Rishika Kartik / Student Associate
Rishika Kartik is a "creative activist," disability advocate, and Student Associate at CRCI. Her work centers around using art, design, and technology to create a more accessible, ethical, and equitable world. As the founder of “Touch and Create Studios” and the “Vision of the Artist's Soul” project, Rishika champions museum accessibility and creates tactile art experiences for blind people nationally. She is a sighted member of the National Federation of the Blind and a board member of Mirror Image Arts, a nonprofit that disrupts the school-to-prison pipeline through participatory theater. She enjoys teaching, learning, and doing educational research at the Bedny Lab at Johns Hopkins and the American Foundation for the Blind. Rishika is a 2022 US Presidential Scholar, a Coca-Cola Scholar, a Live Más Scholar, a TEDx speaker, and the recipient of multiple arts grants. At Brown, Rishika is also a 2023 Royce Fellowship recipient, Studio Lead and accessible designer for Design for America, and the Chief Arts Coordinator for Brown Arts and Politics. Creating her own major in “Disability and Design,” she believes accessibility unlocks new ways of thinking, connecting, and experiencing the world
Headshot of Rishika Kartik, a young Indian woman with dark skin, brown eyes, sparkly eyeshadow, a large smile, and curly black hair. She is wearing white tassel earrings and a white blouse with ruffles. The background is a faded dark grey with faint white lines.

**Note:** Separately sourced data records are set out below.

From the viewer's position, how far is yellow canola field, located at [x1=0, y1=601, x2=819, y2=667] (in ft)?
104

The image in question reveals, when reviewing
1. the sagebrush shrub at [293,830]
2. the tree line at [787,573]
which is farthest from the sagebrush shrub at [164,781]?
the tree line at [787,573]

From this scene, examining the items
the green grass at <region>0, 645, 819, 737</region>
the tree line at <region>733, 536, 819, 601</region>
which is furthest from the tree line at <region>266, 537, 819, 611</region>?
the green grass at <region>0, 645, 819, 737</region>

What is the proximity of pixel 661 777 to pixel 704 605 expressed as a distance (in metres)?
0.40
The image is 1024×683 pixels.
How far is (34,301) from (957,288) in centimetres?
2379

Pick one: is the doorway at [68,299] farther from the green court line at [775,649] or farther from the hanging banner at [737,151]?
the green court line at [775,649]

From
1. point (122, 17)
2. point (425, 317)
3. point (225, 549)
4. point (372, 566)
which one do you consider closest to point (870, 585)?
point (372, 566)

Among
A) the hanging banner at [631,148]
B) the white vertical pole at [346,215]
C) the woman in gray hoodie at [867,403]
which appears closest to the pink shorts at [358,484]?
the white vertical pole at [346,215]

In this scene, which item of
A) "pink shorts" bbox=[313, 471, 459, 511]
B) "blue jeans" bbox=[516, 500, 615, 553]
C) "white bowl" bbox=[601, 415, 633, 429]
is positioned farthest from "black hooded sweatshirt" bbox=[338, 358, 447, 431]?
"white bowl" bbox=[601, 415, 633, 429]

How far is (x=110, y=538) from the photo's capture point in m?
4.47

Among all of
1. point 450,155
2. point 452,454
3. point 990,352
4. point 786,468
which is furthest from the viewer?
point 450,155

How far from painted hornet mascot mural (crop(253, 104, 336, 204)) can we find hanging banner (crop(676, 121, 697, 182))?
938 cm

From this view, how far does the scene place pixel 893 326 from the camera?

James Moses / Sound Editing, Mixing, and Design & Audio Consultant
Jim is an audio producer, composer, sound designer, engineer, and musician. He has worked extensively in electro-acoustic music, radio broadcasting, theatrical sound design, and live and studio music production. He currently is technical director and lecturer at the Brown University Music Department and MEME (multimedia and electronic music experiments) program.
Jim is a white man with glasses and a mustache. He is wearing a plaid shirt and is smiling in front of a gray background.
Andrew Zukoski / Assistant Editor
Andy is a songwriter, multi-instrumentalist, editor, and audio engineer from the DFW area. He is currently residing in Providence, Rhode Island, where he recently graduated from the Brown University music program with a focus on music production. At the moment, he is recording a five-song EP for his band Mind Body Problem, operating a home studio, and working on solo music.
Andy is a white man with long brown hair in his early twenties. He is smiling and wearing a short-sleeve patterned button-up shirt. He is in front of three animatronic elephants on an amusement park river ride.